My mother's body was tiny, she was by now extremely thin, her skin so very pale, smooth and translucent. Her head was turned to the right at an odd angle, her eyes seemed to be staring into the distance and her chin had dropped, leaving her mouth open. Someone had tried to close it with a strip of muslin dressing but it must have slipped when they pushed her bed into the small storage room. Here, in this quiet stuffy windowless corner, without the feeding tube stuck in her throat, she looked strangely restful. Finally.
But I was not there. My brother told me all this. Or maybe he did not, maybe he mentioned some of it and I have fabricated the rest over the years. He was trying to sound calm, his voice on the phone going on and on, about the dressing, the eyes, the cold room. About the one arm hanging off of the side of the bed, almost touching the rubber wheel. He apologised that he waited until sunrise before he called us, his sisters. He could not bear to stay in that room which in my imagination was crammed with the spare things of a hospital ward, stainless steel things stacked on a trolley, drip stands in the corner. He sat on a bench by the car park, smoking and waiting for the first light before he made the calls. But even that I don't know for certain. When I asked him, some weeks later, he could not remember.
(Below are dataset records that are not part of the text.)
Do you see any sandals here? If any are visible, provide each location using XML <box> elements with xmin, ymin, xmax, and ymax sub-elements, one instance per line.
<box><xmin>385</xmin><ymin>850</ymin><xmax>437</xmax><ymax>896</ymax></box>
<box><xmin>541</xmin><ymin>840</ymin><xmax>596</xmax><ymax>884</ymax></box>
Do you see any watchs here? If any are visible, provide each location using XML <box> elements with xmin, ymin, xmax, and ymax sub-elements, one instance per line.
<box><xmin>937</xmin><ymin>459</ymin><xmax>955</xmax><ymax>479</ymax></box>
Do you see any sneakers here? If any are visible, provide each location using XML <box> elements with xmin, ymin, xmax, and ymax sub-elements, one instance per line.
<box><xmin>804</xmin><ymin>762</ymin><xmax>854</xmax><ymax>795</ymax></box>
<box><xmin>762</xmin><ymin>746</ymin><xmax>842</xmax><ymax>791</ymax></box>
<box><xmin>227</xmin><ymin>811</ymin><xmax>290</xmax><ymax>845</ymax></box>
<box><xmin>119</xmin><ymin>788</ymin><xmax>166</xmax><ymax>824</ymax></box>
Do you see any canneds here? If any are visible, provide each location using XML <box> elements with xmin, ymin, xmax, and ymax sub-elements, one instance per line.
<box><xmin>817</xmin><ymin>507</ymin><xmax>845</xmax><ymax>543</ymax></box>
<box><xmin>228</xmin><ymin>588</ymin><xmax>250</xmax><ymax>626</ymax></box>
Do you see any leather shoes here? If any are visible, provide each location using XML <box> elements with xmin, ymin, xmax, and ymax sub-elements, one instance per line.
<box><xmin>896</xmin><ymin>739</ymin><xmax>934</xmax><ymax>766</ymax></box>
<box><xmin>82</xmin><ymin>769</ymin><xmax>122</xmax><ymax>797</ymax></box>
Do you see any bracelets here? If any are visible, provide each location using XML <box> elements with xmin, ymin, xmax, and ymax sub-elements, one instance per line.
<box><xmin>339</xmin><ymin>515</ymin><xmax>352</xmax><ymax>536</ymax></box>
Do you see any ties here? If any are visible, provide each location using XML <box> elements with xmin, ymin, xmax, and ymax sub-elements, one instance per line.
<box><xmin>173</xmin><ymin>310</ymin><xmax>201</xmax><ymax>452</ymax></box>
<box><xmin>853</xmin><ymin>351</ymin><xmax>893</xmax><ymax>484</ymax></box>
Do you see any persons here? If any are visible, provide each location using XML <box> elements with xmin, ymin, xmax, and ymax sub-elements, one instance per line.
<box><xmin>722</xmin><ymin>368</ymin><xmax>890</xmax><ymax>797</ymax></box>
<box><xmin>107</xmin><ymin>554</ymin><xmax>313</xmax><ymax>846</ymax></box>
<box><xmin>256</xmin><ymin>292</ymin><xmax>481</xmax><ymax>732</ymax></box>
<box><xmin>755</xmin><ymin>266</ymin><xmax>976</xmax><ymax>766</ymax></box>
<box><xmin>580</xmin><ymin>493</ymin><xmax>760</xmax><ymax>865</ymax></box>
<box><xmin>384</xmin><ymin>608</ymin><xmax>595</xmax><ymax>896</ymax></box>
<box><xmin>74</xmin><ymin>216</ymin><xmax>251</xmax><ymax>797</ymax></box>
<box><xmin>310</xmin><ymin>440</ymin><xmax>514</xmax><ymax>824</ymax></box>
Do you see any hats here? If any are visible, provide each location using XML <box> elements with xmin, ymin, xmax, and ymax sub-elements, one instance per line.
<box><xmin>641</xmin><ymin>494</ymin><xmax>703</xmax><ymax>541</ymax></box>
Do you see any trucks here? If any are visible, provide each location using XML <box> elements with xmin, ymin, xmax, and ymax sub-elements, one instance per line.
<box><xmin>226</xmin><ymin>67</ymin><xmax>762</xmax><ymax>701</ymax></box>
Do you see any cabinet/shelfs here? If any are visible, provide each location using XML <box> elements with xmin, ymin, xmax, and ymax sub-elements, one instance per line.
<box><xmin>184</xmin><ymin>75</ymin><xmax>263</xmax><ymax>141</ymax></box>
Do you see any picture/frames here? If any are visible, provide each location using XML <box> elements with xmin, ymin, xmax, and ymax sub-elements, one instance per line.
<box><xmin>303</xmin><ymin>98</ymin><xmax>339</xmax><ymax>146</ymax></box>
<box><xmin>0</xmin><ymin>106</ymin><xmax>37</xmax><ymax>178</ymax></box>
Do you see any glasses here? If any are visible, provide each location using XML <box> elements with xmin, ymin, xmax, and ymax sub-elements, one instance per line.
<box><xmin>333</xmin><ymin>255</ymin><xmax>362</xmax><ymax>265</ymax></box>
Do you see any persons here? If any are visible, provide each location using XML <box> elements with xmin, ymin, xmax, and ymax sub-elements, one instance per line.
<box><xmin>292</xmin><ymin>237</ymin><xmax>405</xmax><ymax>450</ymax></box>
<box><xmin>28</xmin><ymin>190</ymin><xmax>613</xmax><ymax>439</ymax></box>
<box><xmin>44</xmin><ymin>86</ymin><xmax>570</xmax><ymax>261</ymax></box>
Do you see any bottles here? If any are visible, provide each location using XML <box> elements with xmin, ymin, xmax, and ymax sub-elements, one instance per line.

I did not see any of this, her lopsided body, her limp hands, the room stuffed with clangy metal. The last time I saw my mother, maybe two weeks earlier, she was very agitated. At least that is how it seemed to me watching her shrunken body strapped onto the bed, with the humming noises from the monitors, the quiet hissing from the respirator. It had been months since my last visit, when my sister had picked me up at the train station and we had started to argue straight away. Not in so many words, of course. But in the best family tradition of snide remarks, little patronising gestures, tripping each other up. Look, I can hold her hand so gently, almost the loving daughter. But I brought a tape of what I guess is her favourite music. Wait, smell this gorgeous massage lotion I got her. And so on.
And again, that last time I wanted to be the one who really understood her, who could finally read the urgent messages that I thought I could fathom in her eyes, darting here and there, staring at the ceiling. But I could hardly speak, afraid to say the wrong thing. As always. So instead I sobbed. Knowing that in her good days, she would have been disgusted with me. When I did freak out, it was purely for my own benefit.
I left the room, her bed, in tears, furious. By the time I had calmed down we were already on the motorway. Four hours later I was home and she was once again out of my life.
Sometime last year when I realised that I had forgotten not only what year but also what day she had died I found out that it was actually the same date when I met R, twenty years earlier. It never registered. But then I am not big on significant dates.
Right now, I don't seem to feel any of the old anger. We had abandoned each other long before. But I feel curious, when did it start, when did we stop being mother and daughter, when did the space between us become this dark and ugly distance.